▸ SELECTED TEXT
···
The requirement is still deemed proper and is therefore made FINAL.
The Examiner notes that Applicant has elected Species I.
Claim Rejections - 35 USC § 103
The following is a quotation of 35 U.S.C. 103 which forms the basis for all obviousness rejections set forth in this Office action:
A patent for a claimed invention may not be obtained, notwithstanding that the claimed invention is not identically disclosed as set forth in section 102, if the differences between the claimed invention and the prior art are such that the claimed invention as a whole would have been obvious before the effective filing date of the claimed invention to a person having ordinary skill in the art to which the claimed invention pertains. Patentability shall not be negated by the manner in which the invention was made.
Claim(s) 1-20 is/are rejected under 35 U.S.C. 103 as being unpatentable over Fan, Jonathan A. “Freeform metasurface design based on topology optimization.” MRS Bulletin 45 (2020): 196-201 (“Fan”) (made of record by Applicant) in view of Truby, Ryan L. and Jennifer A. Lewis. “Printing soft matter in three dimensions.” Nature 540.7633 (2016): 371-378 (“Truby”) (made of record by Applicant); Malas, Asish, et al. "Fabrication of high permittivity resin composite for vat photopolymerization 3D printing: Morphology, thermal, dynamic mechanical and dielectric properties." Materials 12.23 (2019): 3818. (“Malas”) (made of record by Applicant); US 2014/0009350 (“Lam”) (made of record by Applicant); US 2021/0088392 (“Pennsylvania” or “Kagan”) (made of record by Applicant); and US 2020/0278476 (“Negev” or “Karabchevsky”) (made of record by Applicant), as applied below.
···
Questions about pictured scenes:
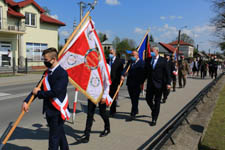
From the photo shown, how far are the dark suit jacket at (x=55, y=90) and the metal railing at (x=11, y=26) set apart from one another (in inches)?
941

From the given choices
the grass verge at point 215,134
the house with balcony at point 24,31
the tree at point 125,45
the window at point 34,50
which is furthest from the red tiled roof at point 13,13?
the tree at point 125,45

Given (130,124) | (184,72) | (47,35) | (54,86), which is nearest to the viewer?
(54,86)

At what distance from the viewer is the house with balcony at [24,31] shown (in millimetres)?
24891

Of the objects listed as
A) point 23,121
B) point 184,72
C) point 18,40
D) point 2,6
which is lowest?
point 23,121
···
▸ PROBLEMS TO WORK ON
a) Answer these questions using the office action excerpt:
(i) Which species has Applicant elected?
(ii) Which claims are rejected under 35 U.S.C. 103?
(iii) Which publication number is cited as "Lam"?
b) Write a short continuation of the office action excerpt, starting right after its last sentence.

▸ RESPONSES FOR EACH TASK
a)
(i) Species I
(ii) Claims 1-20
(iii) US 2014/0009350

b)
Regarding claim 1, Fan discloses an apparatus (abstract- Metasurfaces are thin-film electromagnetic devices with subwavelength-scale geometric structuring) comprising: a.three-dimensional metamaterial, having a grayscale dielectric profile, to produce a certain electromagnetic response (Fig. 1; abstract- Metasurfaces are thin-film electromagnetic devices with subwavelength-scale geometric structuring. They can be tailored to produce a broad range of optical functions due to the strong relationship between electromagnetic response and geometric shape; pg. 201, col 1, para 2- the inverse design of metasurfaces is the extension of device layouts to fully three-dimensional (3D) shapes; pg. 197, para 2- The device comprises a set of subwavelength-scale voxels and is initialized with random grayscale dielectric value; pg. 197, para 2-3 The dielectric constant at each voxel is then iterative updated using the expression for gradient descent above the condition that final devices take discrete dielectric constant values can be enforced by gradually increasing the magnitude of penalty terms in the figure of merit that penalize the presence of grayscale dielectric values).
Regarding claim 2, Fan discloses the apparatus of claim 1. Fan further discloses wherein the three-dimensional metamaterial is to approximate a grayscale continuum of dielectric constants (Fig. 1; pg. 197, col 1, para 2- The device comprises a set of subwavelength- scale voxels pushing the grayscale values of (dielectric constant) (ri) toward the discrete dielectric values of silicon or air for all voxels).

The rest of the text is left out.